Le repas fut parfait. Un déjeuner comme le fastueux Krühl savait en offrir. Lui-même élabora les détails de cette réjouissance. Avec un soin de bon aloi il indiqua les vins, régla leur apparition sur la table.

Au dessert, dans la fumée des pipes, chacun sentit à sa façon que la vie était digne d’être vécue, et qu’elle méritait qu’on dépensât pour la parer les plus rares ressources de la volonté.

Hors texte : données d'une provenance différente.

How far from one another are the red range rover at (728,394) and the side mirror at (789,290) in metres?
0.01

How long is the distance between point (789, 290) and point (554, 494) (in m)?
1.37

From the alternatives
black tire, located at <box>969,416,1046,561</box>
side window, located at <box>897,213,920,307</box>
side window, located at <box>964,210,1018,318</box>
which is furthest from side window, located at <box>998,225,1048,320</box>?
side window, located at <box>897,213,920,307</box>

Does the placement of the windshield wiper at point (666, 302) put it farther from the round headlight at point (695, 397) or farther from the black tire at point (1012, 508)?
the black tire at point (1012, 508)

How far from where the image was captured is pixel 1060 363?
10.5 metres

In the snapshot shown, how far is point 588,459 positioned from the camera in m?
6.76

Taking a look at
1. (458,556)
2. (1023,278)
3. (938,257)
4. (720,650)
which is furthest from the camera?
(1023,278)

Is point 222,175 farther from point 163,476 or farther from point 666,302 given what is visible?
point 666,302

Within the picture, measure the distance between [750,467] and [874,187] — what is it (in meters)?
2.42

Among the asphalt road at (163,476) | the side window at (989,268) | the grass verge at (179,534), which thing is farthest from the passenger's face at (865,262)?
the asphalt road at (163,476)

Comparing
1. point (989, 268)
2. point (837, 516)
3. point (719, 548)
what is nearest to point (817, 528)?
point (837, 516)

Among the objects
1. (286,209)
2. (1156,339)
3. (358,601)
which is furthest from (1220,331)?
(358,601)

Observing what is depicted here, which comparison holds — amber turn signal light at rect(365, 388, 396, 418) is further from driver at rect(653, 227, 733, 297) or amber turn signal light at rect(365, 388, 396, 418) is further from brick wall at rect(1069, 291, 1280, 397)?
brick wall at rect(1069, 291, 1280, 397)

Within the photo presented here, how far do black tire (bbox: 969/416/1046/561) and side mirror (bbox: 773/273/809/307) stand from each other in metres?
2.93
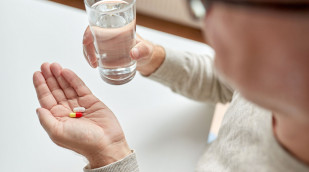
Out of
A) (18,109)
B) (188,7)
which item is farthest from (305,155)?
(18,109)

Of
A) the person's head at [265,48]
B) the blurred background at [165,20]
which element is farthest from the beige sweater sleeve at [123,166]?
the blurred background at [165,20]

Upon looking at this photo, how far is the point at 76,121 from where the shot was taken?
0.76 m

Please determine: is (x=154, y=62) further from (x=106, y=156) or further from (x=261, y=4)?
(x=261, y=4)

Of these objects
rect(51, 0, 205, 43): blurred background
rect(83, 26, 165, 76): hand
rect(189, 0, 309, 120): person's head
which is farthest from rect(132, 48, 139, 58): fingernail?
rect(51, 0, 205, 43): blurred background

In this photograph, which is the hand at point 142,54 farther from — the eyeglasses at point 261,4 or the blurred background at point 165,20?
the blurred background at point 165,20

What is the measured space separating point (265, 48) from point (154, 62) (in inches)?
23.0

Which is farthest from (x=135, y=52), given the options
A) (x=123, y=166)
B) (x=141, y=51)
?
(x=123, y=166)

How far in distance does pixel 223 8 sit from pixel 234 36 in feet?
0.11

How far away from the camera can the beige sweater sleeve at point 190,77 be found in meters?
0.98

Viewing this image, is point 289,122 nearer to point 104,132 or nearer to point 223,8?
point 223,8

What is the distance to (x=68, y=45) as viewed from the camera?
109cm

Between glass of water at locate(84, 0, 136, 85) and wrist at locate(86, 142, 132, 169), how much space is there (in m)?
0.20

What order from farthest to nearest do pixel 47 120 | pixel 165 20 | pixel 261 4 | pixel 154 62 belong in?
1. pixel 165 20
2. pixel 154 62
3. pixel 47 120
4. pixel 261 4

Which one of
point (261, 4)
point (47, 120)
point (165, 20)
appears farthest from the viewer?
point (165, 20)
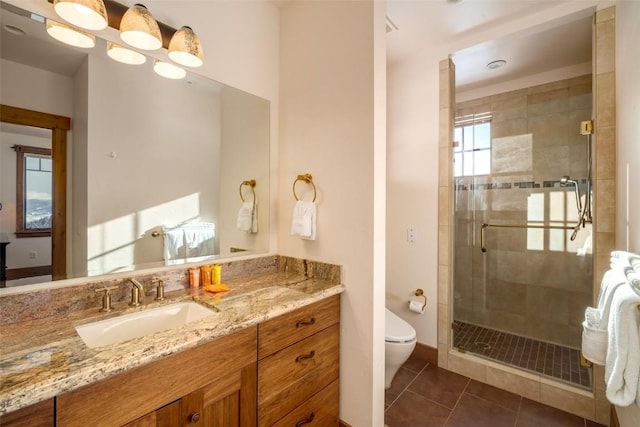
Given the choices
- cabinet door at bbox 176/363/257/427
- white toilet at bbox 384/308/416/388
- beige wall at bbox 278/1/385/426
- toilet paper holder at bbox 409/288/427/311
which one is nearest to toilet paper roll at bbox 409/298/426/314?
toilet paper holder at bbox 409/288/427/311

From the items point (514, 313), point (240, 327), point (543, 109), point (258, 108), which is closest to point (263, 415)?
point (240, 327)

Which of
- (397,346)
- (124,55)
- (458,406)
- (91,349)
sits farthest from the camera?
(458,406)

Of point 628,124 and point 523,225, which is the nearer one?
point 628,124

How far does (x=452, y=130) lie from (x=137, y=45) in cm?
216

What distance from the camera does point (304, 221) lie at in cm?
162

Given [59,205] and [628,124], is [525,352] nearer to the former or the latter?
[628,124]

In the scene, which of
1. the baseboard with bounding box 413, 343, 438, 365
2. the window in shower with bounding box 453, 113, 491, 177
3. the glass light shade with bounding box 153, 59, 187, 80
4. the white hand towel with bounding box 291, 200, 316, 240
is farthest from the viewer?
the window in shower with bounding box 453, 113, 491, 177

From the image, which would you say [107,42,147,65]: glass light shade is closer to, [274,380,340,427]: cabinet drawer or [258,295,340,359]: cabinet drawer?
[258,295,340,359]: cabinet drawer

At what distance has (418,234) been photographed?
2.39 meters

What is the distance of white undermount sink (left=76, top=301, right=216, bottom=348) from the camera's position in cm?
100

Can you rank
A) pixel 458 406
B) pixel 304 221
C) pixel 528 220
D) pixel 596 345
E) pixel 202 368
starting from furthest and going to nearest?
pixel 528 220, pixel 458 406, pixel 304 221, pixel 596 345, pixel 202 368

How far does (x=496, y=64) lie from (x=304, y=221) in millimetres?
2312

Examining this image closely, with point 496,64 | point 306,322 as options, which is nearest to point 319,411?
point 306,322

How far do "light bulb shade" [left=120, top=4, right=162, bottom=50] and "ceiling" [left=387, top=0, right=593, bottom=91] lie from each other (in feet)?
4.70
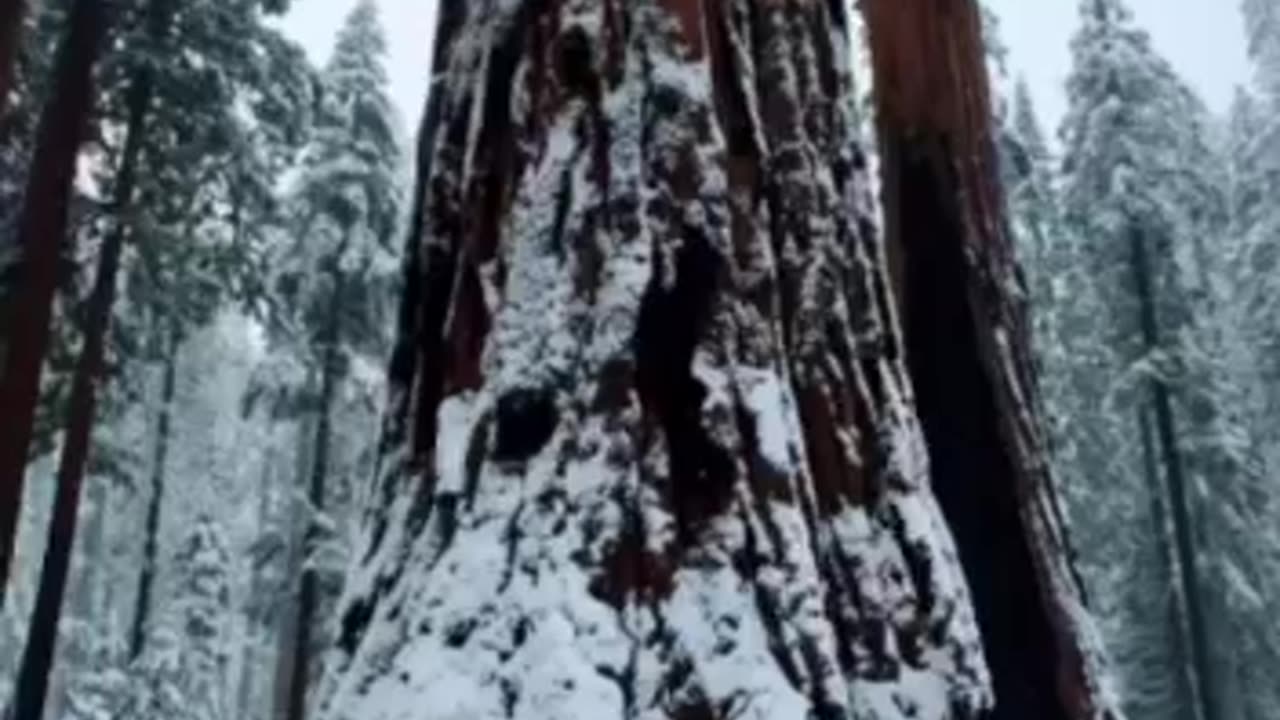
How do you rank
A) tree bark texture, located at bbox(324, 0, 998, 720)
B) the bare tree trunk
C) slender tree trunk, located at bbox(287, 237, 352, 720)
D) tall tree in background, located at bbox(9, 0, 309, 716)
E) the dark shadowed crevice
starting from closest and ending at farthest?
tree bark texture, located at bbox(324, 0, 998, 720), the dark shadowed crevice, tall tree in background, located at bbox(9, 0, 309, 716), slender tree trunk, located at bbox(287, 237, 352, 720), the bare tree trunk

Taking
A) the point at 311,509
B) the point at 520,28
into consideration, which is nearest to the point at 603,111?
the point at 520,28

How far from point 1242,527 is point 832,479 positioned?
29869mm

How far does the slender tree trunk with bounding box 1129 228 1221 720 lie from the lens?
29453 mm

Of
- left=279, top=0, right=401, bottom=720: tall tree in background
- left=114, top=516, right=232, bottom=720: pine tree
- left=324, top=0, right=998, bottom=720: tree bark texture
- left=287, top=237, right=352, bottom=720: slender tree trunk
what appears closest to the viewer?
left=324, top=0, right=998, bottom=720: tree bark texture

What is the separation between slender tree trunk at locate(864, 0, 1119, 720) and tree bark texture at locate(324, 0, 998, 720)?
2037 millimetres

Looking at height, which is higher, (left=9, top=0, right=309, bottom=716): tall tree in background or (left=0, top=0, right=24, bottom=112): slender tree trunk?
→ (left=9, top=0, right=309, bottom=716): tall tree in background

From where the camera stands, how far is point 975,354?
21.8ft

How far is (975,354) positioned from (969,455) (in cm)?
49

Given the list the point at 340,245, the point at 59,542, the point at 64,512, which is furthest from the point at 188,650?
the point at 64,512

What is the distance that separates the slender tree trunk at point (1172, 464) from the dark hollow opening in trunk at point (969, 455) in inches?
945

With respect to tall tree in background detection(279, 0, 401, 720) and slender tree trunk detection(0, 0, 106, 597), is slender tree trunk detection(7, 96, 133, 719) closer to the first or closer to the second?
slender tree trunk detection(0, 0, 106, 597)

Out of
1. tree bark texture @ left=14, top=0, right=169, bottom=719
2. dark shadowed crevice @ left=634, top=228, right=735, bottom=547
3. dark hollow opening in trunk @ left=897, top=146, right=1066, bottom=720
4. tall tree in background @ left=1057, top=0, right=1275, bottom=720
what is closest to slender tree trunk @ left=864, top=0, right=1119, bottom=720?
dark hollow opening in trunk @ left=897, top=146, right=1066, bottom=720

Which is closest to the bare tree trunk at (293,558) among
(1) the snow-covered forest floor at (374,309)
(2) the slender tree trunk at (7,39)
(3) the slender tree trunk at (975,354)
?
(1) the snow-covered forest floor at (374,309)

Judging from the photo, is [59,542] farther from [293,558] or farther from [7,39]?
[293,558]
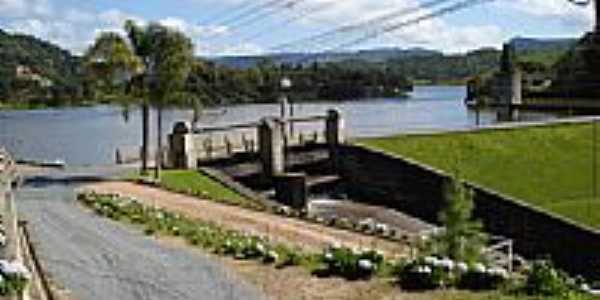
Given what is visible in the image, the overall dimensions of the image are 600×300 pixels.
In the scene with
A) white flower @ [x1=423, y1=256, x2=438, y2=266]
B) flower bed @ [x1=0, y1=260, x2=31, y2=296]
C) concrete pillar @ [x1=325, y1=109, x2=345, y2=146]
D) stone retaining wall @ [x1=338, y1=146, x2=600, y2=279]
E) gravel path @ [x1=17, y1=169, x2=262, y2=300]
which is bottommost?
stone retaining wall @ [x1=338, y1=146, x2=600, y2=279]

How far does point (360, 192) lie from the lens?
139 feet

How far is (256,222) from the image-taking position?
29.2 m

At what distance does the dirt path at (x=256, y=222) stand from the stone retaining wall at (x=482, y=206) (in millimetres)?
4575

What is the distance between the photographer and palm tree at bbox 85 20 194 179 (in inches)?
1513

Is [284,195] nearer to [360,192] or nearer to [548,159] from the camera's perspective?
[360,192]

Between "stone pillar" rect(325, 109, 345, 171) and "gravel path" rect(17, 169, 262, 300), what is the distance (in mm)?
17920

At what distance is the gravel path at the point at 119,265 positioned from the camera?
15562 mm

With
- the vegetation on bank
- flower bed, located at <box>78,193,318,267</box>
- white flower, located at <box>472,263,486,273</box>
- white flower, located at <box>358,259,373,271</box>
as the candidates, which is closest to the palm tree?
flower bed, located at <box>78,193,318,267</box>

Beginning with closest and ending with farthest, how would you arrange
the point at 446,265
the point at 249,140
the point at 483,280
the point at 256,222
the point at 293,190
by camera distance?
the point at 483,280
the point at 446,265
the point at 256,222
the point at 293,190
the point at 249,140

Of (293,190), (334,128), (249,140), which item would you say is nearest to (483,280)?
(293,190)

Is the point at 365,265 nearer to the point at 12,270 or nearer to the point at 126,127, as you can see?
the point at 12,270

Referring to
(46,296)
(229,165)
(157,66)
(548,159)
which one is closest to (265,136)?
(229,165)

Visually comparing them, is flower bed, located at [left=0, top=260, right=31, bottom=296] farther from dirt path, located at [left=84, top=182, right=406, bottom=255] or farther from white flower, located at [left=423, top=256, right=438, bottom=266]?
dirt path, located at [left=84, top=182, right=406, bottom=255]

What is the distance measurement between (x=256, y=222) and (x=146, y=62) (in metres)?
12.1
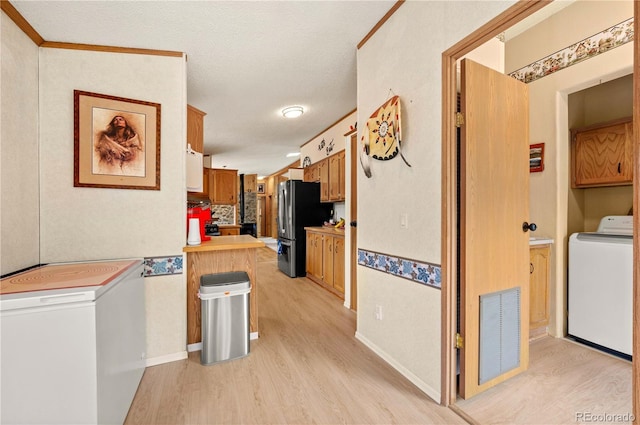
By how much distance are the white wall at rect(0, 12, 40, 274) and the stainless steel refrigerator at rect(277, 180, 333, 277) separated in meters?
3.32

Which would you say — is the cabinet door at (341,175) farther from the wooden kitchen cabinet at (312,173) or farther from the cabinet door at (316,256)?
the wooden kitchen cabinet at (312,173)

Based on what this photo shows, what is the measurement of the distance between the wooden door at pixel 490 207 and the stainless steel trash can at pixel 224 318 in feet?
5.33

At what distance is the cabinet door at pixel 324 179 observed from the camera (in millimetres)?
4891

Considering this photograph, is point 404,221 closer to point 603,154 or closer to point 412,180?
point 412,180

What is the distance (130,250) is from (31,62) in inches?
59.6

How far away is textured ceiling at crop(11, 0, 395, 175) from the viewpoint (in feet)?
6.42

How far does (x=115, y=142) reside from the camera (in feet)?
7.39

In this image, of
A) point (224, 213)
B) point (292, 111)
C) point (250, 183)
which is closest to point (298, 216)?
point (292, 111)

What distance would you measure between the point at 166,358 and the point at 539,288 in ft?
11.0

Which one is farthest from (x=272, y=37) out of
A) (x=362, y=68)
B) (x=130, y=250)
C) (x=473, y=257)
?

En sortant du cabaret, cependant que Pointe allait rendre quelques visites à des amis, Krühl et Eliasar se dirigèrent vers la boutique de la mère Gadec, au bord de l’Aven.

― Je vais voir si elle a encore quelques romans anglais, dit Krühl ; pendant la saison, elle a acheté des lots quelquefois intéressants.

― Bonjour, madame Gadec.

― Bonjour, messieurs.

Elle sourit à Krühl, un vieux client, et à Eliasar, qu’elle reconnaissait.

― J’ai un dictionnaire pour vous, dit-elle à ce dernier.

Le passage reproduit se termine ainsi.